Renvoie, mot pour mot, le passage du texte sur les 35 heures qui s'ouvre sur les mots contenant « Or, il se trouve » et se ferme sur « gains de productivité. ».

_TEXTE SOURCE_
━━━━━━━━
La faute des travailleurs ?

Or, il se trouve que :

  1. les 35 heures ont rimé avec l’abandon de la mesure du temps de travail pour au moins 20 % des salariés (les cadres) qui sont la première main-d’œuvre des activités à forte valeur ajoutée du XXIe siècle ;
  2. les 35 heures ont obligé les entreprises à faire des gains de productivité énorme ;
  3. l’accès à une éducation pour tous (peu importe que l’on prétende que sa qualité baisse) implique une augmentation de productivité ;
  4. les salariés ont consenti des stagnations de salaire alors que le CAC 40 pendant le même temps s’envolait ;
  5. nous sommes un des pays en Europe en pointe dans les technologies de l’information et de la communication d’où l’on sait tirer des gains de productivité.
━━━━━━━━
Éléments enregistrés

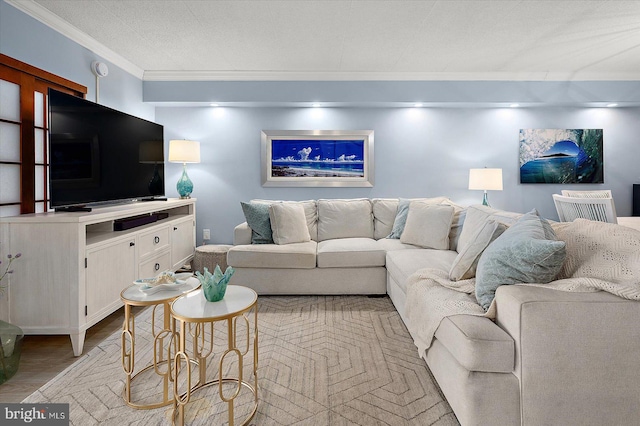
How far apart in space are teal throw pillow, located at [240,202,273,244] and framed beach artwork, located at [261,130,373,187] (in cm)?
113

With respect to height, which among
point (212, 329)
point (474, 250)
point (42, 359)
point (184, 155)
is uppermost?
point (184, 155)

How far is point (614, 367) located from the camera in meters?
1.37

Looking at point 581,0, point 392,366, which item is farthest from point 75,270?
point 581,0

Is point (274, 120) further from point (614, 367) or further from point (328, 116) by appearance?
point (614, 367)

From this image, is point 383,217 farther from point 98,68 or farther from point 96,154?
point 98,68

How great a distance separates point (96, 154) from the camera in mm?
2867

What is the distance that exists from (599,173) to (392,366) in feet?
14.7

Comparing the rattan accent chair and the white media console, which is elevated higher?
the rattan accent chair

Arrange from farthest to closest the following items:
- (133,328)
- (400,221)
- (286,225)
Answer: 1. (400,221)
2. (286,225)
3. (133,328)

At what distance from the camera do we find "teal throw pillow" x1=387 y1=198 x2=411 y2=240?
3.72 metres

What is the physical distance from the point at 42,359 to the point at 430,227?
3129 millimetres

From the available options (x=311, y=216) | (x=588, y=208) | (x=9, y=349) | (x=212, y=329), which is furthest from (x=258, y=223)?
(x=588, y=208)

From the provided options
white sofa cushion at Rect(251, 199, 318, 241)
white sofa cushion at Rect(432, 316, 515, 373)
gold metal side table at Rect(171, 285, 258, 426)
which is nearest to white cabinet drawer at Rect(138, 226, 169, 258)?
white sofa cushion at Rect(251, 199, 318, 241)

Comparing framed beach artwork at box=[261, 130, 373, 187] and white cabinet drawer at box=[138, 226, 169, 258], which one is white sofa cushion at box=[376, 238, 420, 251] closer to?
framed beach artwork at box=[261, 130, 373, 187]
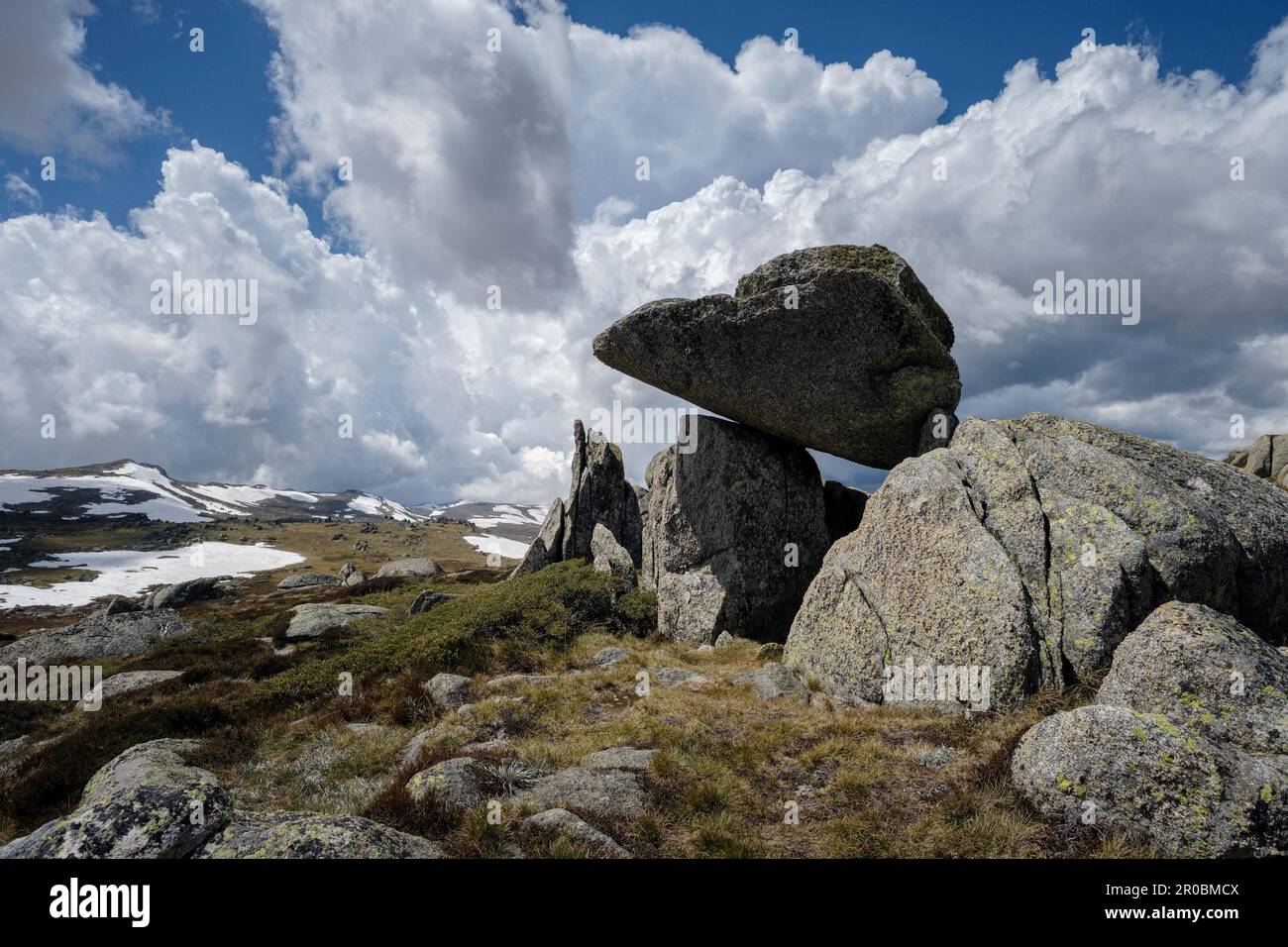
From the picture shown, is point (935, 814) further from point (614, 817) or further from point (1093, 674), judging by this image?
point (1093, 674)

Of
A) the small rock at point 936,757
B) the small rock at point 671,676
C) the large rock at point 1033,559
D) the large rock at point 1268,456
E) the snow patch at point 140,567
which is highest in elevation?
the large rock at point 1268,456

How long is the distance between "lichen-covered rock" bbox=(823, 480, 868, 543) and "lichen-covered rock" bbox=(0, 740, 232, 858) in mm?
22969

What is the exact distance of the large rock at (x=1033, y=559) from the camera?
12.7 m

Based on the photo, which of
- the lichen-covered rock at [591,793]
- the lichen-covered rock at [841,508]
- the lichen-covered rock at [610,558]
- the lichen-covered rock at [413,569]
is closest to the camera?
the lichen-covered rock at [591,793]

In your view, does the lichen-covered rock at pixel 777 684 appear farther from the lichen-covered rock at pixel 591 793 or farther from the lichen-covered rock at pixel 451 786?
the lichen-covered rock at pixel 451 786

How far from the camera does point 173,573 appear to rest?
468 feet

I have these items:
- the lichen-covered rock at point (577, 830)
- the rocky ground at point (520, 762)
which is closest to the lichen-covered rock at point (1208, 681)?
the rocky ground at point (520, 762)

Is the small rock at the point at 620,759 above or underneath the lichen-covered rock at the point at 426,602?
above

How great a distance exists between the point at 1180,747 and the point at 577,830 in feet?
28.4

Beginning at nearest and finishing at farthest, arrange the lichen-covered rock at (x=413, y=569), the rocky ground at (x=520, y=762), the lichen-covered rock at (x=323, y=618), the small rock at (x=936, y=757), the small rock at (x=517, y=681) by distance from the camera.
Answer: the rocky ground at (x=520, y=762), the small rock at (x=936, y=757), the small rock at (x=517, y=681), the lichen-covered rock at (x=323, y=618), the lichen-covered rock at (x=413, y=569)

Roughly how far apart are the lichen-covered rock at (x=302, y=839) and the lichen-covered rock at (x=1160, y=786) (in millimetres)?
9338

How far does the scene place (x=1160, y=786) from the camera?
7.71 meters
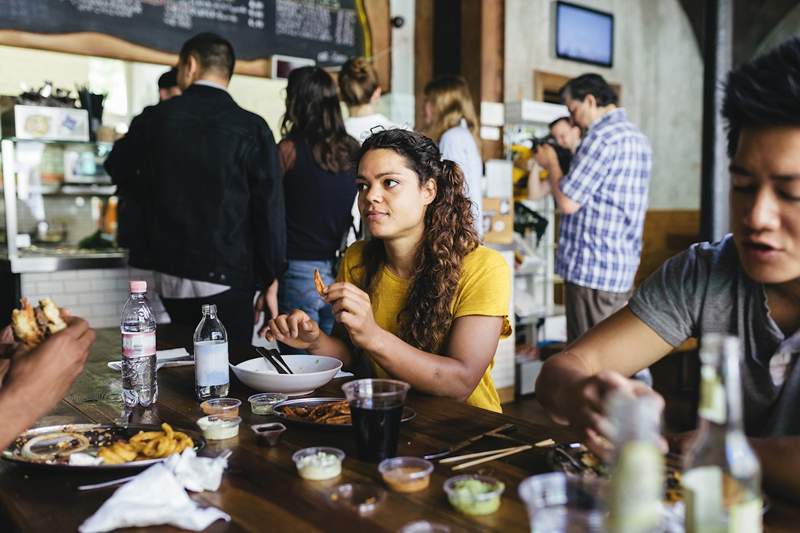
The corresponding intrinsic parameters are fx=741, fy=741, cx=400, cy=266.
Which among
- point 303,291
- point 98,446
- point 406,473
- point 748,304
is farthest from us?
point 303,291

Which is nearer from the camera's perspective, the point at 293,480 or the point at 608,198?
the point at 293,480

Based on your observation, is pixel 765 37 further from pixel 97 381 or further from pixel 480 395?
Answer: pixel 97 381

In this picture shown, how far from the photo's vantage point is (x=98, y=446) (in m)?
1.37

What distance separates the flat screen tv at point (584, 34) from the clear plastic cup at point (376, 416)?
18.7 ft

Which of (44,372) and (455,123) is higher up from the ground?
(455,123)

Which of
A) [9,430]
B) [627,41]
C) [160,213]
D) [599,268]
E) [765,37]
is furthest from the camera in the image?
[765,37]

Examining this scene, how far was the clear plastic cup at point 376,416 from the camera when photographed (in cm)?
126

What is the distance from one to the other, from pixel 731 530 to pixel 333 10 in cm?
527

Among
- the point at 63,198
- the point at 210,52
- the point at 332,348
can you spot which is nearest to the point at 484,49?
the point at 210,52

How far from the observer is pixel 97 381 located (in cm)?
197

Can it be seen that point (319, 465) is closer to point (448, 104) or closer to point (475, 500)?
point (475, 500)

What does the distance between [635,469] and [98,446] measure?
107cm

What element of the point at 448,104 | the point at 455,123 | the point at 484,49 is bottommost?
the point at 455,123

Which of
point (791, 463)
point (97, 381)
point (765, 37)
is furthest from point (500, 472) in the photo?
point (765, 37)
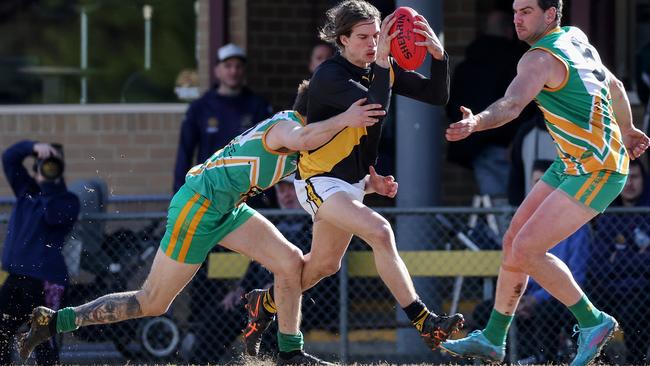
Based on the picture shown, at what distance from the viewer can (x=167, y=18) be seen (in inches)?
455

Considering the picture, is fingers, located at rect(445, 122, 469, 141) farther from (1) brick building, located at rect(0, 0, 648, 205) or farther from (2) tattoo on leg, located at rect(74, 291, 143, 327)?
(1) brick building, located at rect(0, 0, 648, 205)

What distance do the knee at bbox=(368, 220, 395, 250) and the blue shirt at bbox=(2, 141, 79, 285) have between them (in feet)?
9.18

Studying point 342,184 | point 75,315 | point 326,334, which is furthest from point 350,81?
point 326,334

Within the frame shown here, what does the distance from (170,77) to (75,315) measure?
4.12 metres

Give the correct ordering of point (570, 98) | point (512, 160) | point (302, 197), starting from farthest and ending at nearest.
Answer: point (512, 160), point (302, 197), point (570, 98)

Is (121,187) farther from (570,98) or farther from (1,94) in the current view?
(570,98)

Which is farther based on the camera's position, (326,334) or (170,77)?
(170,77)

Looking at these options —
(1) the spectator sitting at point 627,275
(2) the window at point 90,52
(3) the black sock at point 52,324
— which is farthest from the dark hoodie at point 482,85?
(3) the black sock at point 52,324

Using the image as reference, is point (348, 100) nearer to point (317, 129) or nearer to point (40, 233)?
point (317, 129)

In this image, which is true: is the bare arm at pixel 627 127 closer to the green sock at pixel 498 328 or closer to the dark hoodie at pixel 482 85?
the green sock at pixel 498 328

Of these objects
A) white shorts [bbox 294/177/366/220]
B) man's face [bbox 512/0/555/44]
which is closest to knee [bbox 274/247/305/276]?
white shorts [bbox 294/177/366/220]

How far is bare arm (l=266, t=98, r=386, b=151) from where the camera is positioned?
6.82 metres

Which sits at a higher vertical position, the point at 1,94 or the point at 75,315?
the point at 1,94

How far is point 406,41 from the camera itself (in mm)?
6969
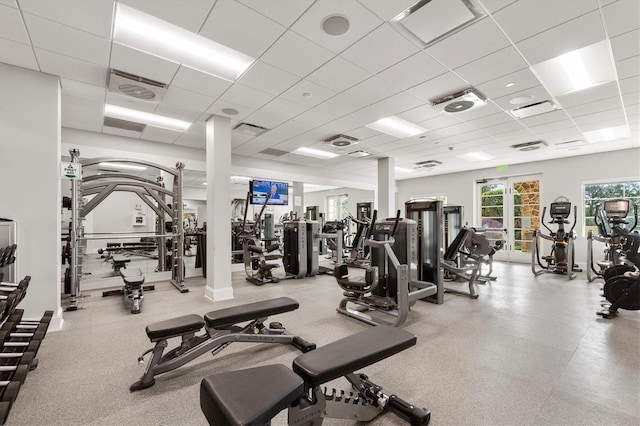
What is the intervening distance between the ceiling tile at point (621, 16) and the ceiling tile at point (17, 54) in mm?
5461

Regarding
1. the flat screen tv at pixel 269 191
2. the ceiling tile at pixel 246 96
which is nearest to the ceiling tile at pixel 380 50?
the ceiling tile at pixel 246 96

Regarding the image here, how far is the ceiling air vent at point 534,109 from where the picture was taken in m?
4.40

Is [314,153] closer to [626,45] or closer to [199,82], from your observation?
[199,82]

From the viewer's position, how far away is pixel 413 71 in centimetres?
346

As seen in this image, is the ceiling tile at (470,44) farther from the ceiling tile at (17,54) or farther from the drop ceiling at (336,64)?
the ceiling tile at (17,54)

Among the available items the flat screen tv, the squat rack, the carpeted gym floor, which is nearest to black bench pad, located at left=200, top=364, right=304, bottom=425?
the carpeted gym floor

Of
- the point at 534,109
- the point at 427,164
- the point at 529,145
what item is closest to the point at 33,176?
the point at 534,109

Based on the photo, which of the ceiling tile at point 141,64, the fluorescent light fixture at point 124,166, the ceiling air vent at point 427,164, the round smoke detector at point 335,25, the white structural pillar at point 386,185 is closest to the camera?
the round smoke detector at point 335,25

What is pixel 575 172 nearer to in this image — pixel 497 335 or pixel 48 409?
pixel 497 335

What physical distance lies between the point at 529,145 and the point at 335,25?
6181 mm

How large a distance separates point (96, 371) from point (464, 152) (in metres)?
7.95

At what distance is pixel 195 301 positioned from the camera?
14.7 feet

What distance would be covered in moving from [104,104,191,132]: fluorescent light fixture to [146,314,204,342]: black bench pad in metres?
3.80

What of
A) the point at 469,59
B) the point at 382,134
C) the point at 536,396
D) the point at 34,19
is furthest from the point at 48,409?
the point at 382,134
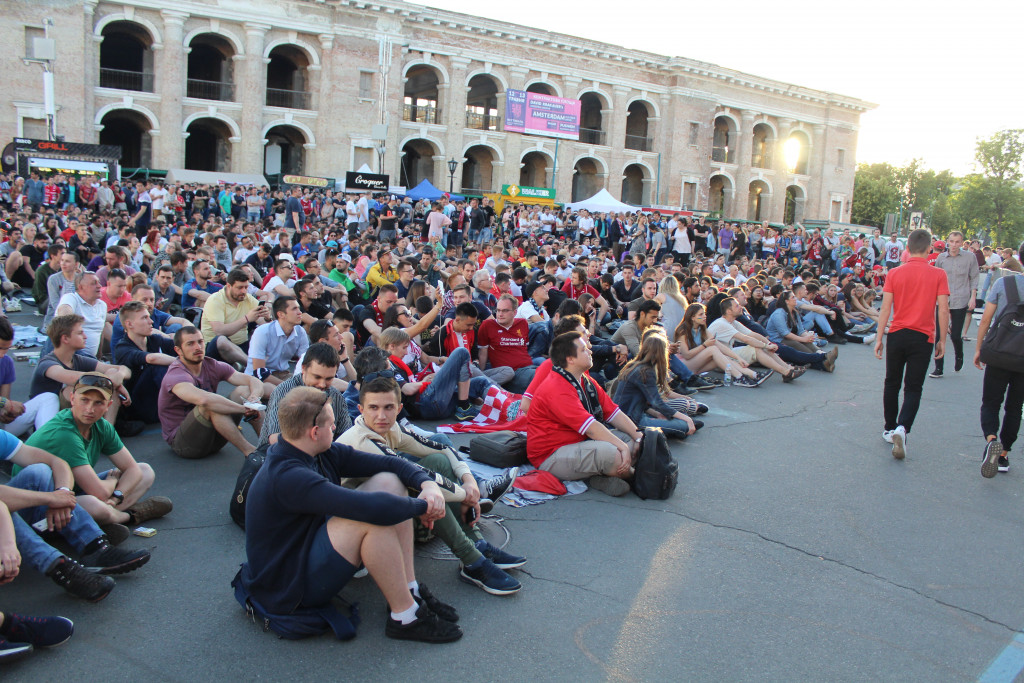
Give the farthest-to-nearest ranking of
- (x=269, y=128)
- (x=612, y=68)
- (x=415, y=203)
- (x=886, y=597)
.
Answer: (x=612, y=68) < (x=269, y=128) < (x=415, y=203) < (x=886, y=597)

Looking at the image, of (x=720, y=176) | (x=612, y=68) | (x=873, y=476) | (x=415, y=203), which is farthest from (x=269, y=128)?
(x=873, y=476)

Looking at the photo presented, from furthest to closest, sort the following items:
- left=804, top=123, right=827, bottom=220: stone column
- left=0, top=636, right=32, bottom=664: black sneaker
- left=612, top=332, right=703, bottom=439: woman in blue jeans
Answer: left=804, top=123, right=827, bottom=220: stone column
left=612, top=332, right=703, bottom=439: woman in blue jeans
left=0, top=636, right=32, bottom=664: black sneaker

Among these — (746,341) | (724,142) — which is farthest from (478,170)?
(746,341)

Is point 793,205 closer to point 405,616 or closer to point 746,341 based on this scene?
point 746,341

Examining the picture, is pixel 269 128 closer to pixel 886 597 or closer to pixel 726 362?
pixel 726 362

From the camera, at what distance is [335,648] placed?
3.49 meters

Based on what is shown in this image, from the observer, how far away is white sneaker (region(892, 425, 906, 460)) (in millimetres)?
6910

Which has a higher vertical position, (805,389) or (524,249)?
(524,249)

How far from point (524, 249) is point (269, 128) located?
22747 millimetres

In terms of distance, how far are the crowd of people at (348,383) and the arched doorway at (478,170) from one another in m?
30.1

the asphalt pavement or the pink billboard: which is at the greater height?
the pink billboard

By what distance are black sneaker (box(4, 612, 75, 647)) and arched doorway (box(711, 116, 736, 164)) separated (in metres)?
53.1

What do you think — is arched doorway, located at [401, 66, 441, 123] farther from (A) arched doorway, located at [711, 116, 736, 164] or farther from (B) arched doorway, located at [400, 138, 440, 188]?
(A) arched doorway, located at [711, 116, 736, 164]

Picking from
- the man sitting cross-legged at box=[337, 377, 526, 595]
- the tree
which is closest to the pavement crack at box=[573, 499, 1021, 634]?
━━━━━━━━
_RÉPONSE À L'EXERCICE_
Or, il se trouve que :

  1. les 35 heures ont rimé avec l’abandon de la mesure du temps de travail pour au moins 20 % des salariés (les cadres) qui sont la première main-d’œuvre des activités à forte valeur ajoutée du XXIe siècle ;
  2. les 35 heures ont obligé les entreprises à faire des gains de productivité énorme ;
  3. l’accès à une éducation pour tous (peu importe que l’on prétende que sa qualité baisse) implique une augmentation de productivité ;
  4. les salariés ont consenti des stagnations de salaire alors que le CAC 40 pendant le même temps s’envolait ;
  5. nous sommes un des pays en Europe en pointe dans les technologies de l’information et de la communication d’où l’on sait tirer des gains de productivité.